* **WORK TO DO**:
Take the line that contains "At what distance from [159,195] is [193,173]?" as the first line and the final line of the records as the last; return exactly those lines and the lines between.

(Data items)
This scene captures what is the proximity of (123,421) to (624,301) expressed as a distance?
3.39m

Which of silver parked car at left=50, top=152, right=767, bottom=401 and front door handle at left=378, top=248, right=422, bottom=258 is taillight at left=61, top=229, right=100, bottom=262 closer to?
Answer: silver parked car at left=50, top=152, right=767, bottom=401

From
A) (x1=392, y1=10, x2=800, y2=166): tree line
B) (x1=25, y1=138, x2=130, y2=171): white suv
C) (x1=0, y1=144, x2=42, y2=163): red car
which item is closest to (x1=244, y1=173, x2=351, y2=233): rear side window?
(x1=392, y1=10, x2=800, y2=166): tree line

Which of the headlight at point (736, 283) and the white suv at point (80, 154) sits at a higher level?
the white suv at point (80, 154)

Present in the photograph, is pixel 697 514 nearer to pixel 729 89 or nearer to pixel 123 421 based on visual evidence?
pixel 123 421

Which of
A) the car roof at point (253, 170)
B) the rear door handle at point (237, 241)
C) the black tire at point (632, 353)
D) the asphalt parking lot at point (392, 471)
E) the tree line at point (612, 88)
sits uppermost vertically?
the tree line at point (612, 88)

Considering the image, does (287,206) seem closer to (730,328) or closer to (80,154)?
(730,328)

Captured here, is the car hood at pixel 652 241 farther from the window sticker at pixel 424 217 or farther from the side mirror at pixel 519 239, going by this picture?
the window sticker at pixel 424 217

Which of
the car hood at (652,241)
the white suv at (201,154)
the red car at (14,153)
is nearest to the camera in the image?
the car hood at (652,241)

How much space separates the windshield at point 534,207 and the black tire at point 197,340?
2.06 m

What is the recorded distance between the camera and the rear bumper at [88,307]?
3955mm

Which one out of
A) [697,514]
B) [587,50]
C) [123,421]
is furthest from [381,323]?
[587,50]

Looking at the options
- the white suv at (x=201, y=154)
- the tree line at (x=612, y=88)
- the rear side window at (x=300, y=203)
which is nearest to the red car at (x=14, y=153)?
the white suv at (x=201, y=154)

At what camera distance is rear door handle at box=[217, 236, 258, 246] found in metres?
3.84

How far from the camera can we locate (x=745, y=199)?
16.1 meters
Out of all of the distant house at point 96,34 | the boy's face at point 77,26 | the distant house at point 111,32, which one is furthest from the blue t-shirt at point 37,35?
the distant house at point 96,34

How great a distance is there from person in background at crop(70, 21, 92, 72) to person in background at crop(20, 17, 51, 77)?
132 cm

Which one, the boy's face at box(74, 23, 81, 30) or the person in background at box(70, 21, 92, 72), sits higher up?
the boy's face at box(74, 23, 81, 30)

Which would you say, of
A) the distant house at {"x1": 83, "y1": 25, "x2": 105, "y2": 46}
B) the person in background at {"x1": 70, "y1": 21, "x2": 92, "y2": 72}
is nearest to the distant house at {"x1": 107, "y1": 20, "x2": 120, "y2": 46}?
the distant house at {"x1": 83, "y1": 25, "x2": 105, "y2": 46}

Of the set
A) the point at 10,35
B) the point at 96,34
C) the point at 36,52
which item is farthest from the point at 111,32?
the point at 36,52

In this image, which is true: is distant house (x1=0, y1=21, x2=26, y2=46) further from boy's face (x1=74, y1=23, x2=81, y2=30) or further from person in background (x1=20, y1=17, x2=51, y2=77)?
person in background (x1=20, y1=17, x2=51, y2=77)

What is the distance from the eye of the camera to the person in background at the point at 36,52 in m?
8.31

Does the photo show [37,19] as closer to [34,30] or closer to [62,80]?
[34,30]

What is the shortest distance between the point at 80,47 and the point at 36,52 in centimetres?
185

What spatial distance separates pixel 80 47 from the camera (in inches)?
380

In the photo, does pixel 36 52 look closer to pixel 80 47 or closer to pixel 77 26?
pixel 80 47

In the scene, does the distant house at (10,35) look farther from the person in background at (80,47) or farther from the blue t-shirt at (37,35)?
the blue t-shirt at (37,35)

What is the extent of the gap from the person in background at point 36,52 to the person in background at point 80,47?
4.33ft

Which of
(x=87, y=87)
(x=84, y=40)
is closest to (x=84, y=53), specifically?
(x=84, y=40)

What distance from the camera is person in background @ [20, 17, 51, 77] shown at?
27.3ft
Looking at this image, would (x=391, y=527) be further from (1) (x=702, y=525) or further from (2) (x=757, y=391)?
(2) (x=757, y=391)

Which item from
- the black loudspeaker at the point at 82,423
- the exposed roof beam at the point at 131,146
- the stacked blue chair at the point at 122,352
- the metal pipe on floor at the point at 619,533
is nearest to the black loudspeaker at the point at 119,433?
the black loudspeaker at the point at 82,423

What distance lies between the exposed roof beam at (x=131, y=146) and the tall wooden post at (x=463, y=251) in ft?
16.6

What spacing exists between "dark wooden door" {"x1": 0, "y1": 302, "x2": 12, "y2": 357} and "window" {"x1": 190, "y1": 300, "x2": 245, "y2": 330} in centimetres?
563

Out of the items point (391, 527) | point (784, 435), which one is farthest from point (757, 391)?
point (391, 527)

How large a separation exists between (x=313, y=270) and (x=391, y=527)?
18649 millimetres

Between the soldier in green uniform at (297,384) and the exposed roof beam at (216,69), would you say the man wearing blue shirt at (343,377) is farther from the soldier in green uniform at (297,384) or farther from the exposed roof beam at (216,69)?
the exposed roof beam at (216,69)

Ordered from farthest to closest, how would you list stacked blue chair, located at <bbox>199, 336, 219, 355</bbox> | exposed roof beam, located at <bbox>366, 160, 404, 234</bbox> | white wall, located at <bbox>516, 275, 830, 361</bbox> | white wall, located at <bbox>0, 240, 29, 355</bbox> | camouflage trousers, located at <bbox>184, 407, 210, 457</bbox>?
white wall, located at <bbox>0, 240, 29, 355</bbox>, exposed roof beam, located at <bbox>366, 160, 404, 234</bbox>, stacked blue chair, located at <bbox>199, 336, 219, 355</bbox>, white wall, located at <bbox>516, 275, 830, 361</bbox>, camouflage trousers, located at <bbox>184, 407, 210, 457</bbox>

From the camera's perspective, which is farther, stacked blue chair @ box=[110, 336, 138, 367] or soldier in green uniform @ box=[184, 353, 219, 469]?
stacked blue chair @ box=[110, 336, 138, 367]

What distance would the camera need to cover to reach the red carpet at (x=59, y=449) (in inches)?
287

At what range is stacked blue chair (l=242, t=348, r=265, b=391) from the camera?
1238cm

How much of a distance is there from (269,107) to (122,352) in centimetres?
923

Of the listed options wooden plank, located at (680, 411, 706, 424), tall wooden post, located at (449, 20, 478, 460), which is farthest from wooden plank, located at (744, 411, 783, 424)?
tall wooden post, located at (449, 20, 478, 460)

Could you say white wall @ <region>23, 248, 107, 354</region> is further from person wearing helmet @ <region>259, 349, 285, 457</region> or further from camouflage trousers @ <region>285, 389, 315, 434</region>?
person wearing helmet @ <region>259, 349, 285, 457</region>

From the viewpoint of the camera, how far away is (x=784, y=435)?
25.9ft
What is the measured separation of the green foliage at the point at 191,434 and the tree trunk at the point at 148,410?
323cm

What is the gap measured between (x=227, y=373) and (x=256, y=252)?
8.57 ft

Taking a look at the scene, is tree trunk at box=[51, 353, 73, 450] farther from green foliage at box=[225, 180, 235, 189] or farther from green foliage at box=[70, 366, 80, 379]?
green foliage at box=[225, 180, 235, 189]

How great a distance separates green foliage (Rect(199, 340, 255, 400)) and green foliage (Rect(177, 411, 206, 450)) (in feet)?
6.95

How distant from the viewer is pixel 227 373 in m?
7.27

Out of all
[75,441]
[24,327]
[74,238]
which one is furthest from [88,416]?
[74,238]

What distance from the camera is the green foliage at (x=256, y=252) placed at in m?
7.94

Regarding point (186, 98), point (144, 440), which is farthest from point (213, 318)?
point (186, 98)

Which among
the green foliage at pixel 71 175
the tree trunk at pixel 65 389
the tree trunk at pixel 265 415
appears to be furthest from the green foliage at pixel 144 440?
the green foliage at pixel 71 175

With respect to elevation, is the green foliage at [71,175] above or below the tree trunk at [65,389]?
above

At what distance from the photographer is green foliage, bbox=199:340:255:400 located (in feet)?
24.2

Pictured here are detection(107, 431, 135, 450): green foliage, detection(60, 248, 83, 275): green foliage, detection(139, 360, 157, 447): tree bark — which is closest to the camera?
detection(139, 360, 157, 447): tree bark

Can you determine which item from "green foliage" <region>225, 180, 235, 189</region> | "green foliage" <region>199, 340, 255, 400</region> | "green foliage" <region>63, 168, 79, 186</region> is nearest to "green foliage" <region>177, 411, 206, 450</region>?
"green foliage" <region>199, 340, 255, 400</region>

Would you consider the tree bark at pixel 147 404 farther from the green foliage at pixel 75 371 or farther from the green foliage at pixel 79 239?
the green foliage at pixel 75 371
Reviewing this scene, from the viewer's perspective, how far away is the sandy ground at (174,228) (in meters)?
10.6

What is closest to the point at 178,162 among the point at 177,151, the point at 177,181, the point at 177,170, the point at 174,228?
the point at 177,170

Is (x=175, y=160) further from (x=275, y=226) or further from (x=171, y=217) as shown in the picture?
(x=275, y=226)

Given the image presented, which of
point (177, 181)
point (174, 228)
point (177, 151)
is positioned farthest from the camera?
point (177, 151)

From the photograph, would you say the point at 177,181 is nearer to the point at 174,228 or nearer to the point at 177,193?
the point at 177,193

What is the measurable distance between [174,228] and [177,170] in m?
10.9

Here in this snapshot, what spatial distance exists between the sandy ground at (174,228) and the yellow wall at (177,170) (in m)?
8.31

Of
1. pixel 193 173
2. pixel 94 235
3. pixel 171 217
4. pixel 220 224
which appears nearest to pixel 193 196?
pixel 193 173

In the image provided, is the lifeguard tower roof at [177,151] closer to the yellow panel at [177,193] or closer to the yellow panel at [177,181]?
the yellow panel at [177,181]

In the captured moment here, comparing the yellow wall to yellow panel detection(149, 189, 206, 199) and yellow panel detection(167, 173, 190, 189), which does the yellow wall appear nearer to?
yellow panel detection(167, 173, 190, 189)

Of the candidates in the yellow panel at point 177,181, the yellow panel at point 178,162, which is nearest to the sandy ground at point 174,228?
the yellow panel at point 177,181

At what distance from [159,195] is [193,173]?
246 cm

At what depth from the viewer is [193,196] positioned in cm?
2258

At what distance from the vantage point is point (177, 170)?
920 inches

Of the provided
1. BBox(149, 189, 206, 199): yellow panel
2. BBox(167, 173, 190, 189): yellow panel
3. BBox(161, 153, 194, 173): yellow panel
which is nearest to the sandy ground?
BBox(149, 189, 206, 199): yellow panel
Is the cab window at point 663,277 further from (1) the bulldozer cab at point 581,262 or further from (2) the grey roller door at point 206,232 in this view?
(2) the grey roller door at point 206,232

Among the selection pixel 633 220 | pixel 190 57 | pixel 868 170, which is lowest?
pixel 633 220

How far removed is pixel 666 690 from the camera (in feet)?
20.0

* **THE RESULT**:
At what distance from [159,195] is [193,173]?
246 cm

At what depth from the viewer is [193,196] positioned in cm?
2258

At what distance from the vantage point is point (177, 170)?
920 inches

Of the provided
1. BBox(149, 189, 206, 199): yellow panel
2. BBox(167, 173, 190, 189): yellow panel
3. BBox(161, 153, 194, 173): yellow panel
which is nearest to the sandy ground?
BBox(149, 189, 206, 199): yellow panel
Is the cab window at point 663,277 further from (1) the bulldozer cab at point 581,262 or further from (2) the grey roller door at point 206,232 in this view?
(2) the grey roller door at point 206,232

Among the selection pixel 633 220 | pixel 190 57 | pixel 868 170, which is lowest?
pixel 633 220

How far removed is pixel 666 690 from the camera (in feet)?
20.0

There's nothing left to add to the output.